People are never so ready to believe you as when you say things in dispraise of yourself; and you are never so much annoyed as when they take you at your word.
I’m glad I don’t believe in God. When I look at the misery of the world and its bitterness I think no belief can be more ignoble.
But his later journals have some very good literary observations:
In Chekov... I discovered a spirit vastly to my liking. Here was a writer of real character, not a wild force like Dostoievsky, who amazes, inspires, terrifies and perplexes; but one with whom you could get on terms of intimacy. I felt that from him as from no other could be learned the secret of Russia. His range was great and his knowledge of life direct. He has been compared with Guy de Maupassant, but one would presume only by persons who have read neither. Guy de Maupassant is a clever story-teller, effective at his best — by which, of course, every writer has the right to be judged — but without much real relation to life. His better known stories interest you while you read them, but they are artificial so that they do not bear thinking of. The people are figures of the stage, and their tragedy exists only because they behave like puppets rather than like human beings. The outlook upon life which is their background is dull and vulgar. Guy de Maupassant had the soul of a well-fed bagman; his tears and his laughter smack of the commercial room in a provincial hotel.
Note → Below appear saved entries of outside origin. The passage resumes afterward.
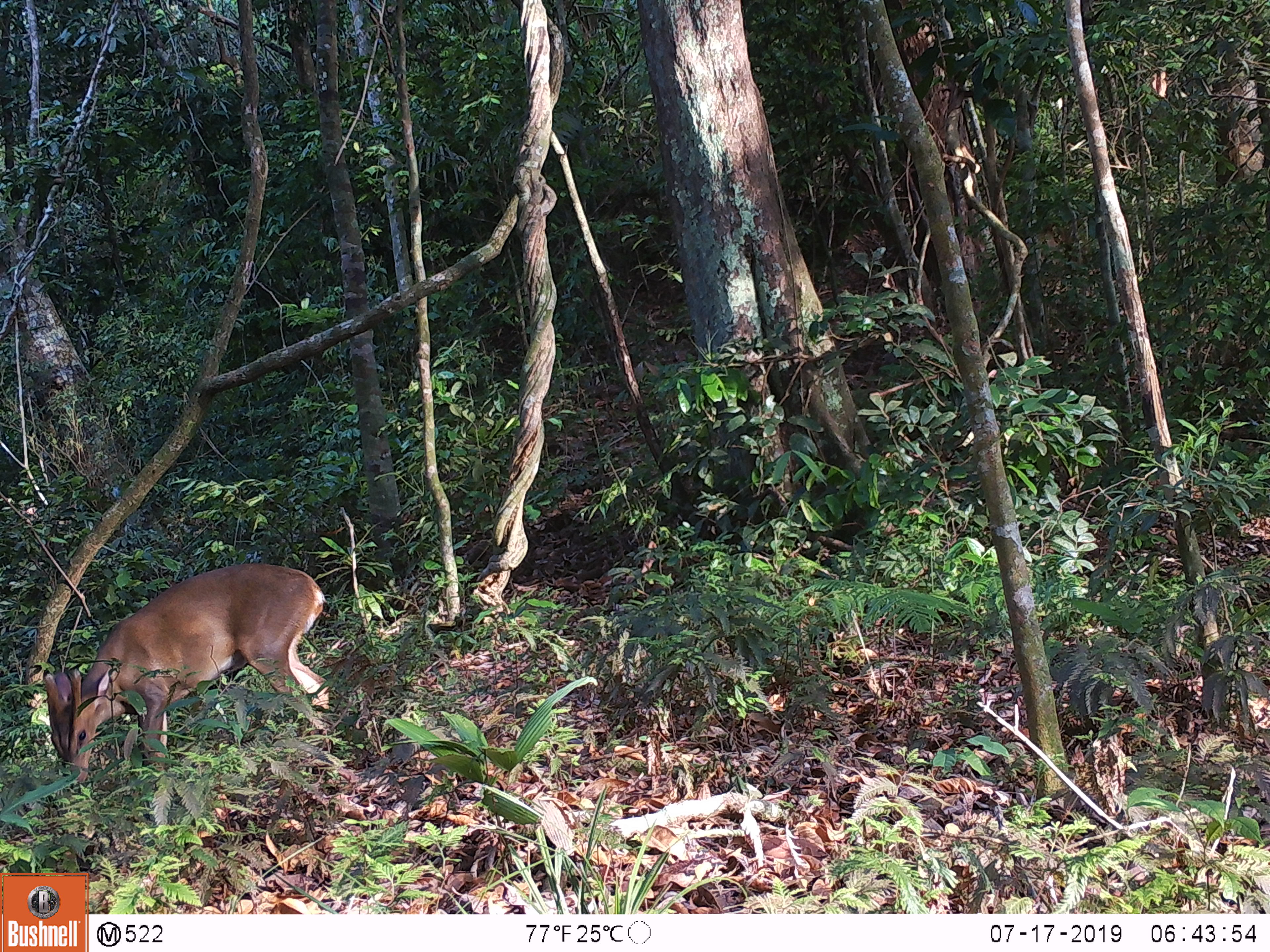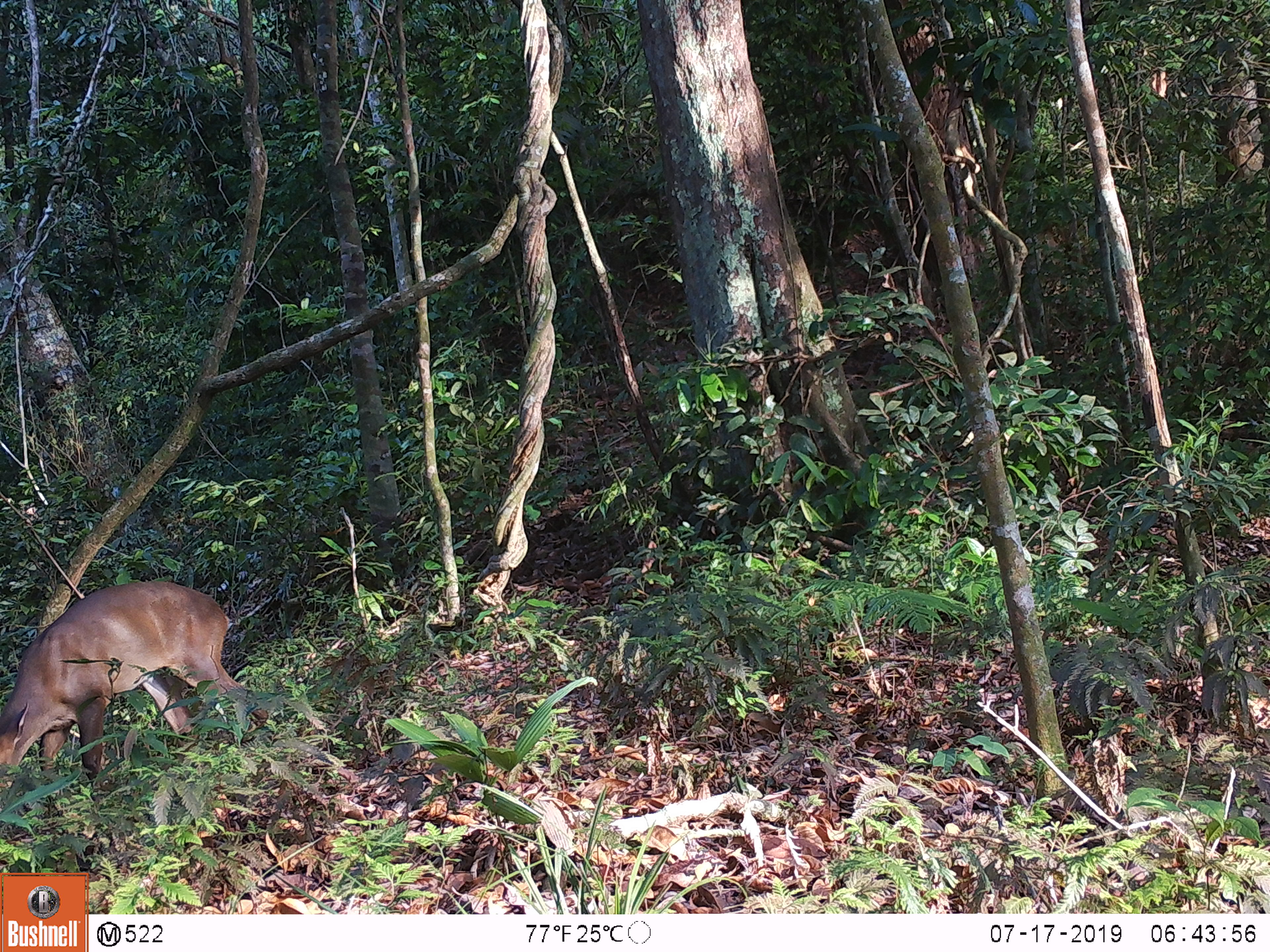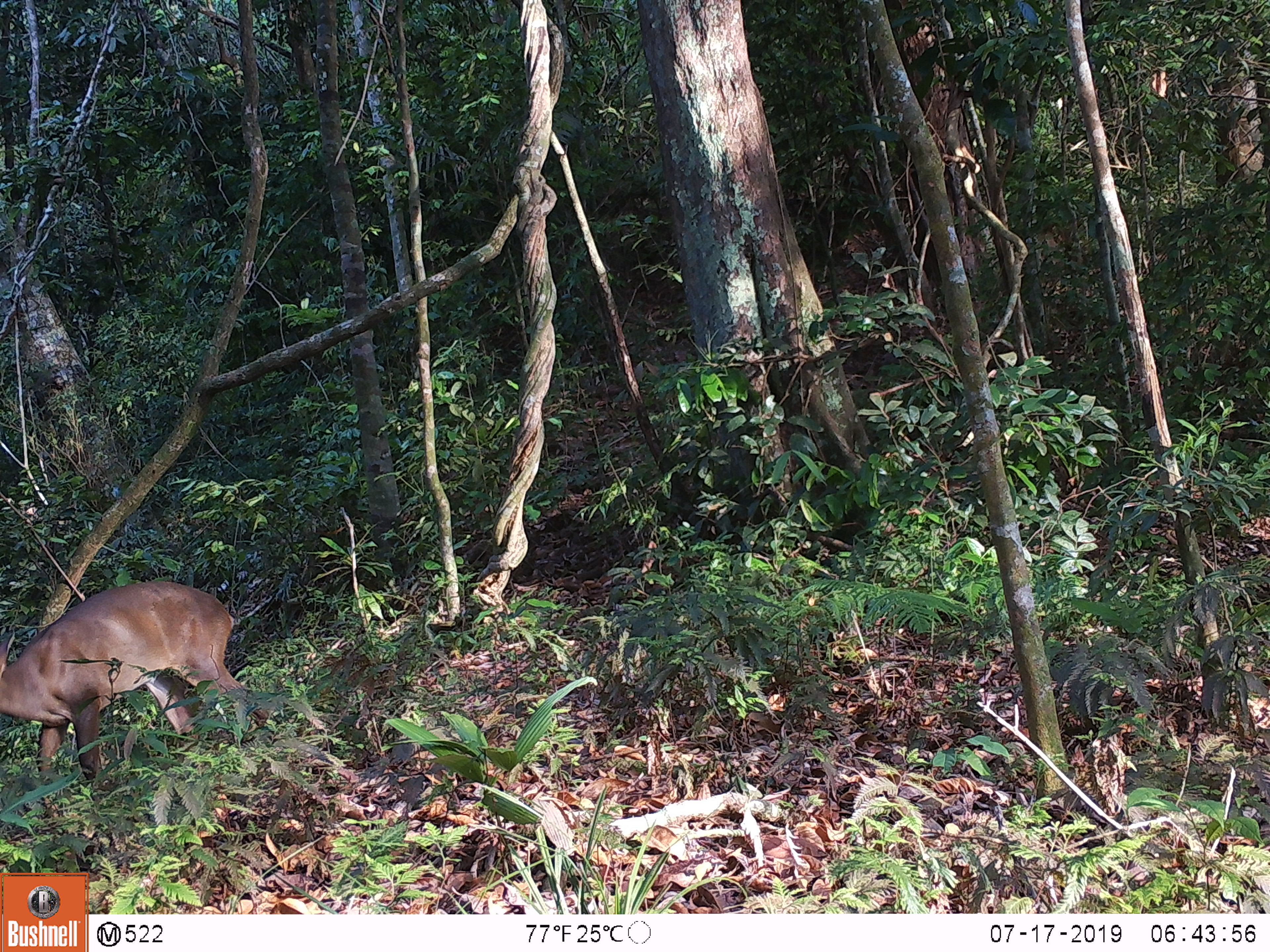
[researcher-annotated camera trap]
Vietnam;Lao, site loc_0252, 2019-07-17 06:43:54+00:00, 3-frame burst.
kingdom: Animalia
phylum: Chordata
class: Mammalia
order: Artiodactyla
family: Cervidae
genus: Muntiacus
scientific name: Muntiacus vuquangensis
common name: large-antlered muntjac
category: large antlered muntjac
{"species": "large antlered muntjac (large-antlered muntjac) (Muntiacus vuquangensis)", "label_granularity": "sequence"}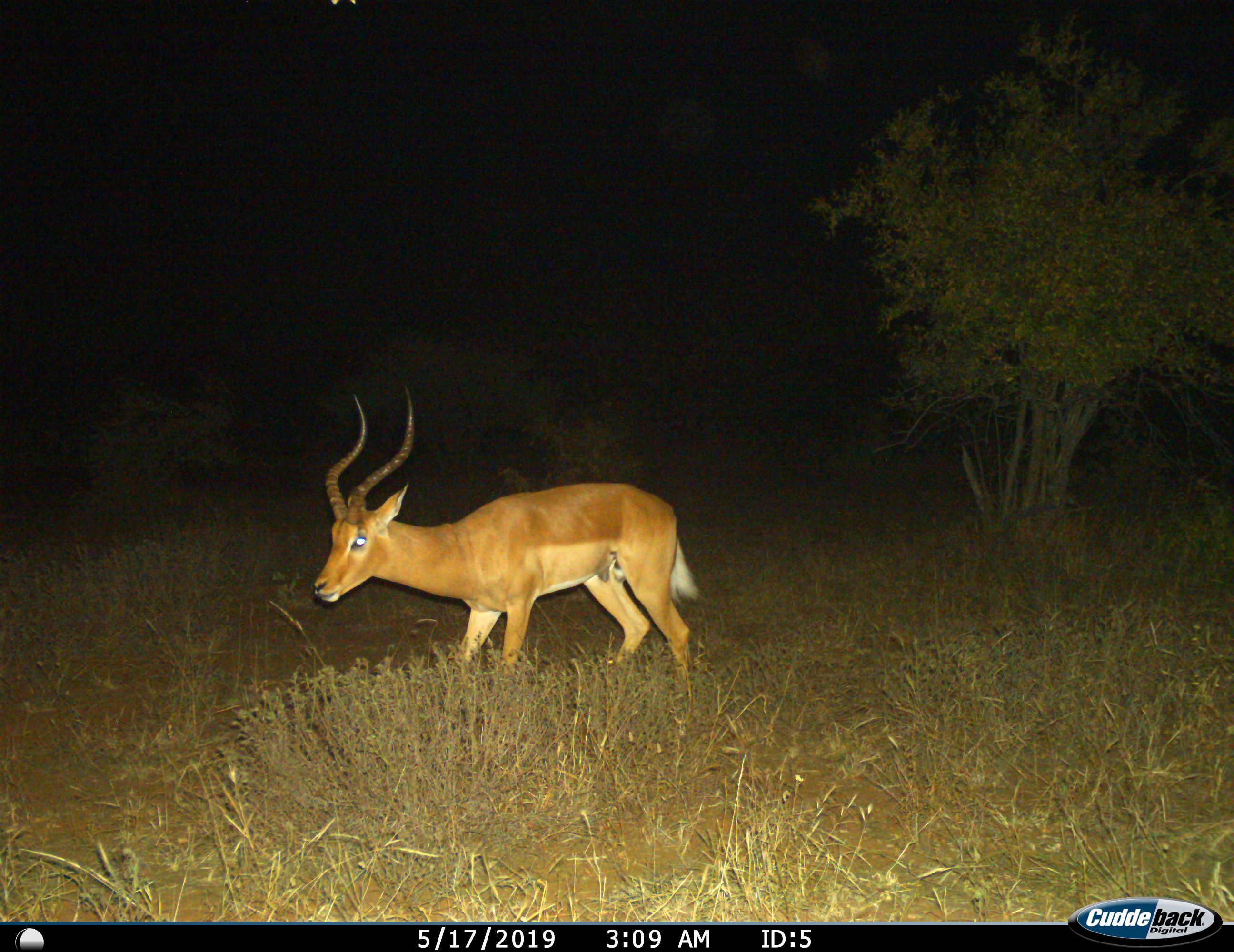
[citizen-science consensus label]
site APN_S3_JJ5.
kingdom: Animalia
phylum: Chordata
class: Mammalia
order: Artiodactyla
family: Bovidae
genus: Aepyceros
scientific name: Aepyceros melampus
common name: impala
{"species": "impala (Aepyceros melampus)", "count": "1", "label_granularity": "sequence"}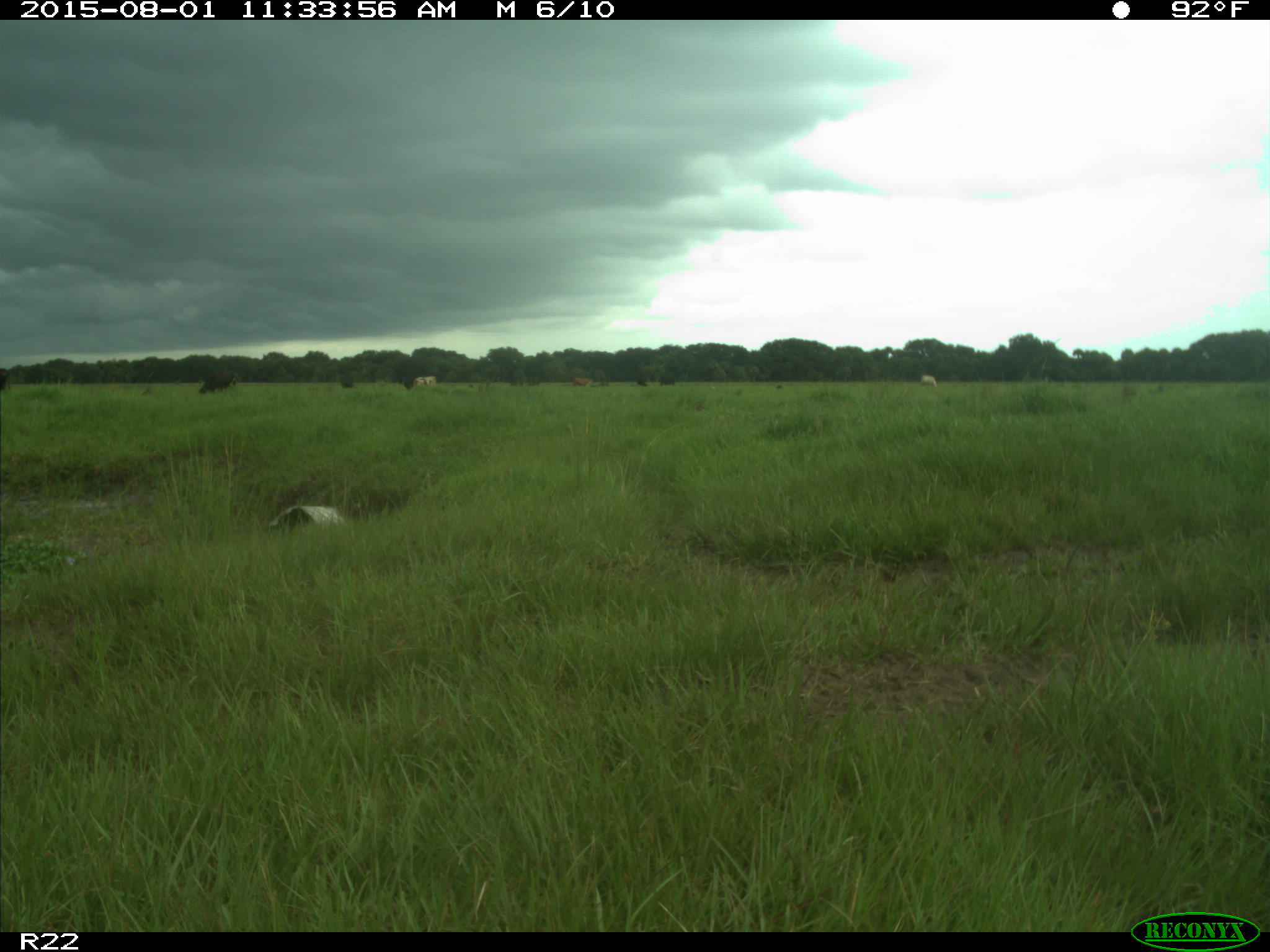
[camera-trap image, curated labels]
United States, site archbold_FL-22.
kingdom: Animalia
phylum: Chordata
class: Mammalia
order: Artiodactyla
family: Bovidae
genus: Bos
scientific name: Bos taurus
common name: domestic cow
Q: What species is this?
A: Bos taurus (domestic cow).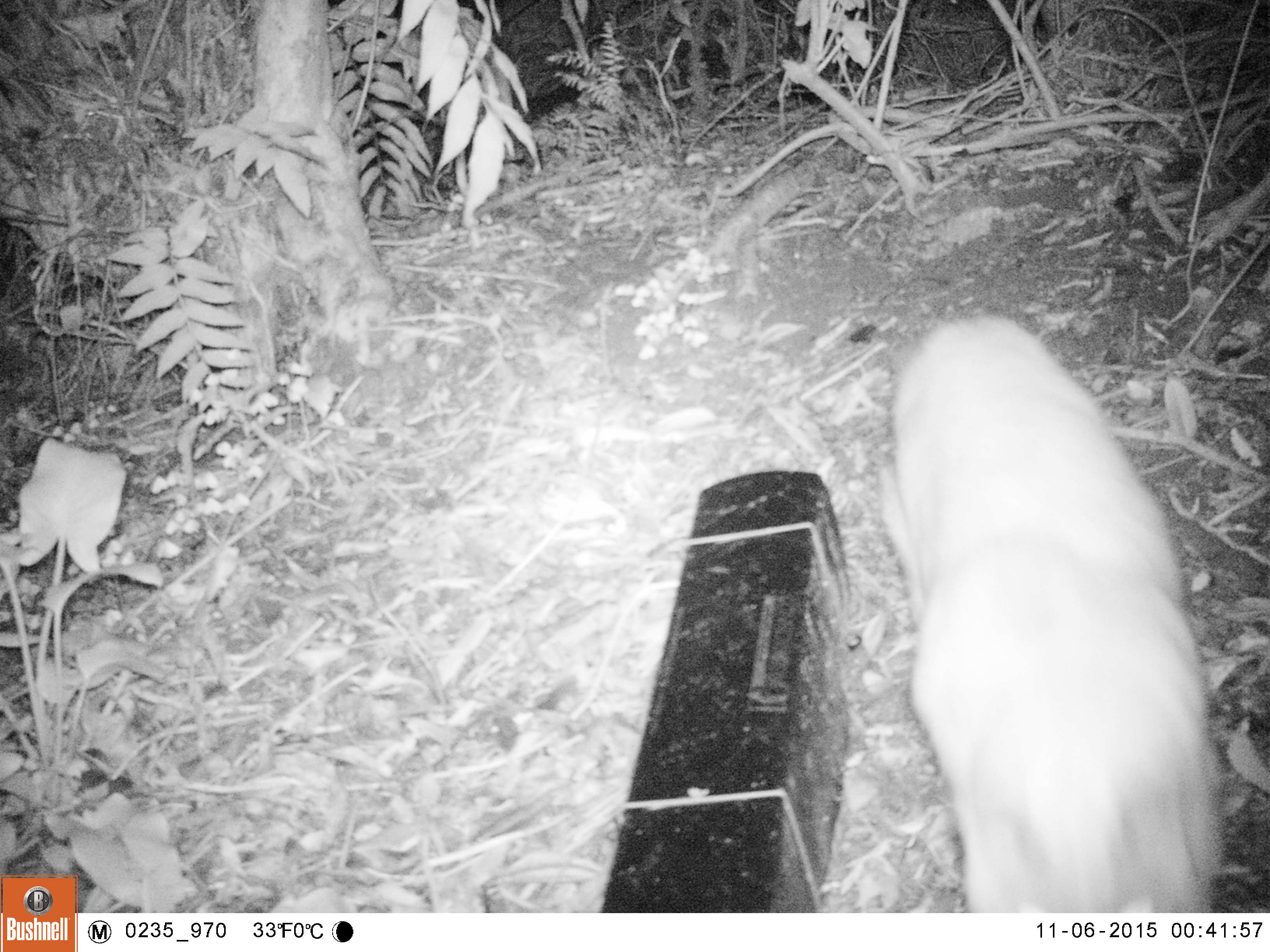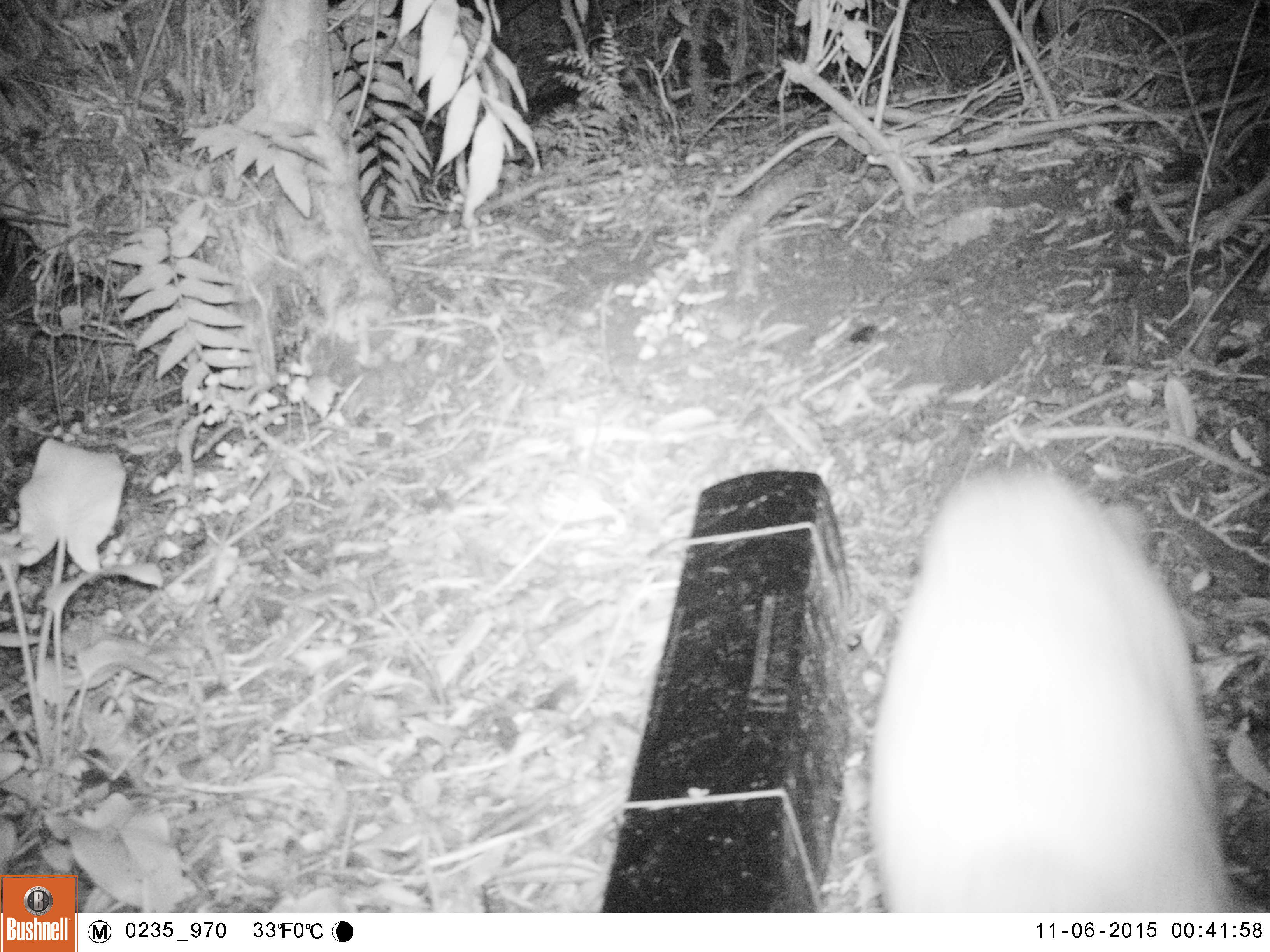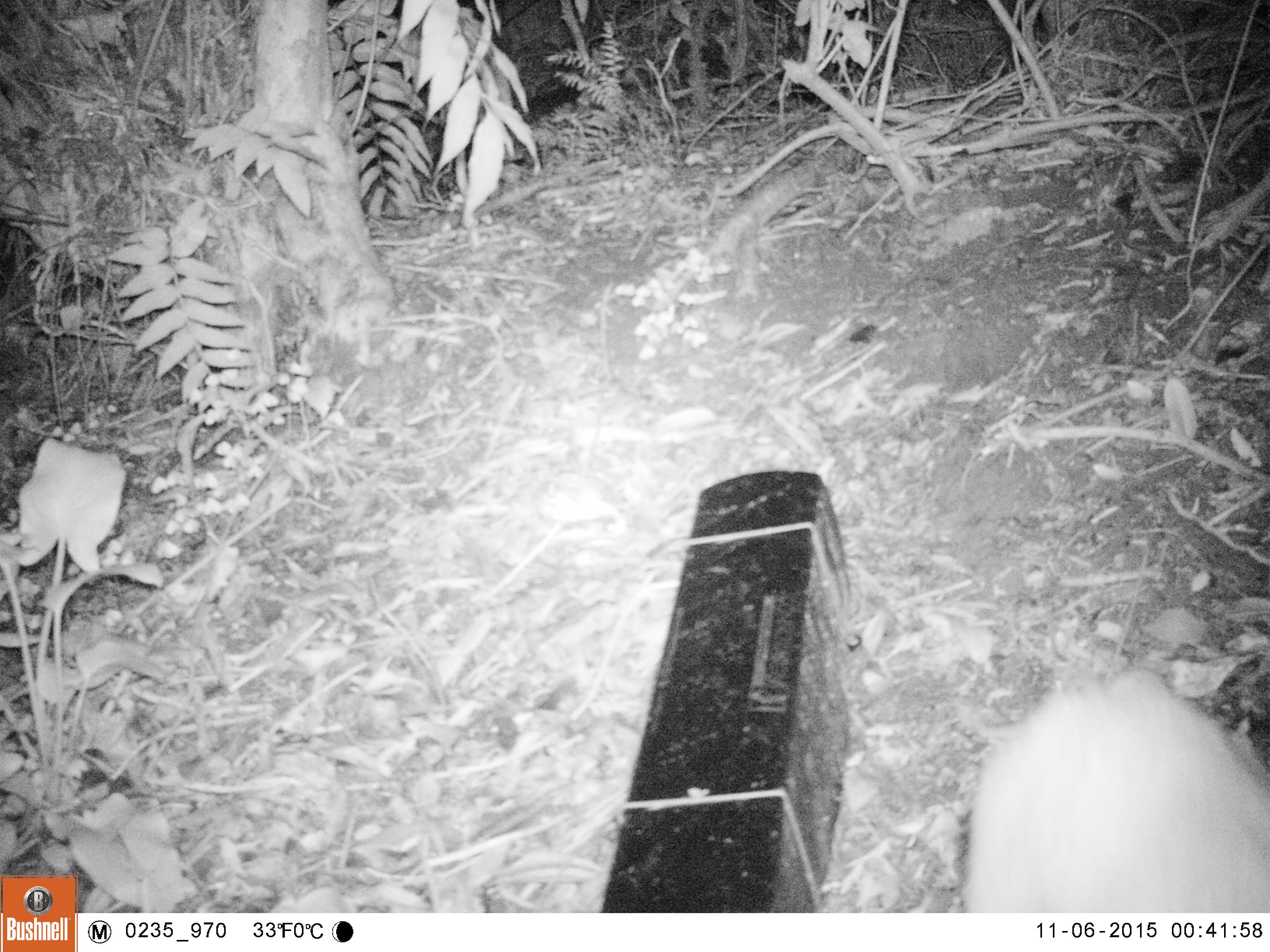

He is the son of Monsieur Homais. But with Chekov you do not seem to be reading stories at all. There is no obvious cleverness in them and you might think that anyone could write them, but for the fact that nobody does. The author has had an emotion and he is able so to put it into words that you receive it in your turn. You become his collaborator. You cannot use of Chekov’s stories the hackneyed expression of the slice of life, for a slice is a piece cut off and that is exactly the impression you do not get when you read them; it is a scene seen through the fingers which you know continues this way and that though you only see a part of it.
The poverty of types in Russian fiction is rather surprising. You meet the same people, under a variety of names, not only in the works of the same author but in the works of others. Alyosha and Stavrogin are the two prominent and marked types. They seem to haunt the imagination of Russian writers, and it may be supposed that they represent the two sides of Russian character, the two persons whom every Russian feels more or less in himself. And it may be that it is the presence in him of these two irreconcilable selves which makes the Russian so unbalanced and so contradictory.
It is humour which discerns the infinite diversity of human beings, and if Russian novels offer only a restricted variety of types it is perhaps because they are singularly lacking in humour. In Russian fiction you will look in vain for wit and repartee, badinage, the rapier thrust of sarcasm, the intellectual refreshment of the epigram, or the lighthearted jest. Its irony is coarse and obvious. When a Russian laughs he laughs at people and not with them; and so the objects of his humour are the vapours of hysterical women, the outrageous clothes of the provincial, the antics of the inebriated. You cannot laugh with him for his laughter is a little ill-mannered. The humour of Dostoievsky is the humour of a bar loafer who ties a kettle to a dog’s tail.